Sedangkan untuk Dolichos pruriens D6 digunakan ketika tubuh menunjukan gejala parah seperti kulit kering gatal sehingga mengakibatkan luka gores dan peradangan. Jika gejala-gejala seperti itu muncul segera konsultasi dengan dengan dokter untuk kemungkinan menggunakan Dolichos pruriens.
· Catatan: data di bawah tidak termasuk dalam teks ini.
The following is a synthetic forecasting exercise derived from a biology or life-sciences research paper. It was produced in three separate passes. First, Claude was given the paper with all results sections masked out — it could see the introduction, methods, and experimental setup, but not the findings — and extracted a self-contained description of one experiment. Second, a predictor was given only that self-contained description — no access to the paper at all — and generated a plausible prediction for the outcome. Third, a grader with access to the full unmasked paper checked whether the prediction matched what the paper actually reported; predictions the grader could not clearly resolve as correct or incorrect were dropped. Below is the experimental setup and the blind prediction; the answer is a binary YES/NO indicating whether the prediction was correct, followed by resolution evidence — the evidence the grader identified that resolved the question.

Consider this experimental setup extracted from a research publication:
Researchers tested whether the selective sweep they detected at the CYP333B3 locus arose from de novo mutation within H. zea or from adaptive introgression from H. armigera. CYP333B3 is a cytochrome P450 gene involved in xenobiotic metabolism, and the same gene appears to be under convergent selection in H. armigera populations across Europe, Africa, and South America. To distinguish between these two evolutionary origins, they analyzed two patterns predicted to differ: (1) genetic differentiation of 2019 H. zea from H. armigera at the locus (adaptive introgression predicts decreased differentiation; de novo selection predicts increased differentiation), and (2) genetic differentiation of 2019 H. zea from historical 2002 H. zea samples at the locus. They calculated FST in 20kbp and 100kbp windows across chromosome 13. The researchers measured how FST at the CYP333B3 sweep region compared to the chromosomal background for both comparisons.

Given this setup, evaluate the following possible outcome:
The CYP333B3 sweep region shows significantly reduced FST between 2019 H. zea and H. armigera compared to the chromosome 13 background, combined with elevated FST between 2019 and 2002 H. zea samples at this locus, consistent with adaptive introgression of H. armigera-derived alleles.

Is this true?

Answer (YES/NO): NO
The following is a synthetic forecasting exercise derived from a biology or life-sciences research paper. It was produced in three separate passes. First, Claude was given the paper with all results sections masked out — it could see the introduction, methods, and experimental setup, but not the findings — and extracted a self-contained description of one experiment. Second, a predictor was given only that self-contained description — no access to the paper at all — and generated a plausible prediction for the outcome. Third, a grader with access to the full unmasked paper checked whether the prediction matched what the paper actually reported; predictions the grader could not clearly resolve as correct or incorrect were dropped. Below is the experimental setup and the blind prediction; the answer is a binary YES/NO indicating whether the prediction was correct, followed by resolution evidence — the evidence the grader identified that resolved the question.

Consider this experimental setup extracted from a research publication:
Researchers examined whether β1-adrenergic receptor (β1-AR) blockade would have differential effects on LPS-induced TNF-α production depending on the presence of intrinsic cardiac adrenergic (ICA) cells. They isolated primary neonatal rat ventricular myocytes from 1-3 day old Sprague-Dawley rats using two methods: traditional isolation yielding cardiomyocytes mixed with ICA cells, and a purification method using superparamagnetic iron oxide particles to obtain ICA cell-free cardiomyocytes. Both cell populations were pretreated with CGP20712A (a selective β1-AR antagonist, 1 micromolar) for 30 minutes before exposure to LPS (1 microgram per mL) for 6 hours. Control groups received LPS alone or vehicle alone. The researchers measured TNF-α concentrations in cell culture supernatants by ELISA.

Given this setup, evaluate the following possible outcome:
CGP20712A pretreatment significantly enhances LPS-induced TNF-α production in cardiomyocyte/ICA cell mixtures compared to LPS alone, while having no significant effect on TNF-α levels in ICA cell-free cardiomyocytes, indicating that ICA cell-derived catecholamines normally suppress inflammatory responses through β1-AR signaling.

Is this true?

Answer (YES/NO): NO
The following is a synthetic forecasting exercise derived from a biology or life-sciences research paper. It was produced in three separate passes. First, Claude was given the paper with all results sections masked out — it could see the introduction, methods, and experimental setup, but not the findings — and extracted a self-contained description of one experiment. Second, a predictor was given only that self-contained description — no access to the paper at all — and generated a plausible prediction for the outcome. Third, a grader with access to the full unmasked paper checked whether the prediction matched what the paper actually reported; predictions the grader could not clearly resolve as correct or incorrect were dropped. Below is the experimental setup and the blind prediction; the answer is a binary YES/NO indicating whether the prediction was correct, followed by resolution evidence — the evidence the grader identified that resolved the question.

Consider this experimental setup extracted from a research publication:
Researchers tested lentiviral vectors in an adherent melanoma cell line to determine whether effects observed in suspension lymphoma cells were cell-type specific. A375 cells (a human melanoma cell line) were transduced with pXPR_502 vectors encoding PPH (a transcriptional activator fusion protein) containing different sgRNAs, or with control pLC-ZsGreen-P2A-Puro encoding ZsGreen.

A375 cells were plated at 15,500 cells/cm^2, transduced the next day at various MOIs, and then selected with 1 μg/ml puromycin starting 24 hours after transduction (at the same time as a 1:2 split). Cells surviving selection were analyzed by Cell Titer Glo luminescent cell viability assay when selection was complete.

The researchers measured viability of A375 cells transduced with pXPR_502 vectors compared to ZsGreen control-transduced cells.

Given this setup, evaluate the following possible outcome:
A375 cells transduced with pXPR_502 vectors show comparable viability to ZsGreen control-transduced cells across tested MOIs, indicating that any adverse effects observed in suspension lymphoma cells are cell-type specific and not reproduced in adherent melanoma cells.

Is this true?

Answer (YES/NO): NO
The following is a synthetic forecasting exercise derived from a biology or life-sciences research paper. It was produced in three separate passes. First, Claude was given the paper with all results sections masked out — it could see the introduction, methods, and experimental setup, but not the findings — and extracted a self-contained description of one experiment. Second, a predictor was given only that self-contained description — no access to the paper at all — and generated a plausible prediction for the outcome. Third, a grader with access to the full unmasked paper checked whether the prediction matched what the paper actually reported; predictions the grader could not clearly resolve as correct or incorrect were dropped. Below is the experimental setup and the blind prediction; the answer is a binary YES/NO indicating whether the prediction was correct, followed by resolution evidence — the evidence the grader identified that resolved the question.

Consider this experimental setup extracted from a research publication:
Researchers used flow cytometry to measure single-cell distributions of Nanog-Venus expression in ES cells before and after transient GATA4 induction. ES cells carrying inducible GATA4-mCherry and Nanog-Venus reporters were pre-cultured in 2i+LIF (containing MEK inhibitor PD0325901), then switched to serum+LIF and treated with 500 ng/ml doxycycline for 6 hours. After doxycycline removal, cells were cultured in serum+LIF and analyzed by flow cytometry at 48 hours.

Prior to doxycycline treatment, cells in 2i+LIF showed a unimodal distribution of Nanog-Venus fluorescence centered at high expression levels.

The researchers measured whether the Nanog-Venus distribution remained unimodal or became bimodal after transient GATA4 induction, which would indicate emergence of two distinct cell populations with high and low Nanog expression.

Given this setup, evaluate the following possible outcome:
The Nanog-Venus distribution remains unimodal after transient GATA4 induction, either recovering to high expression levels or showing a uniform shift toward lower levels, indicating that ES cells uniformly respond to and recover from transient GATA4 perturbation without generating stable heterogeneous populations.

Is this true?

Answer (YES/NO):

Obat ini juga disarankan untuk mengobati gatal-gatal pada anus dan penyumbatan yang sering terjadi.

Pada prakteknya mungkin akan ada beberapa prosedur yang digabungkan, tetapi perlu konsultasi dengan dokter ahli dan pharmacist sebelum akhirnya menentukan prosedur yang paling tepat.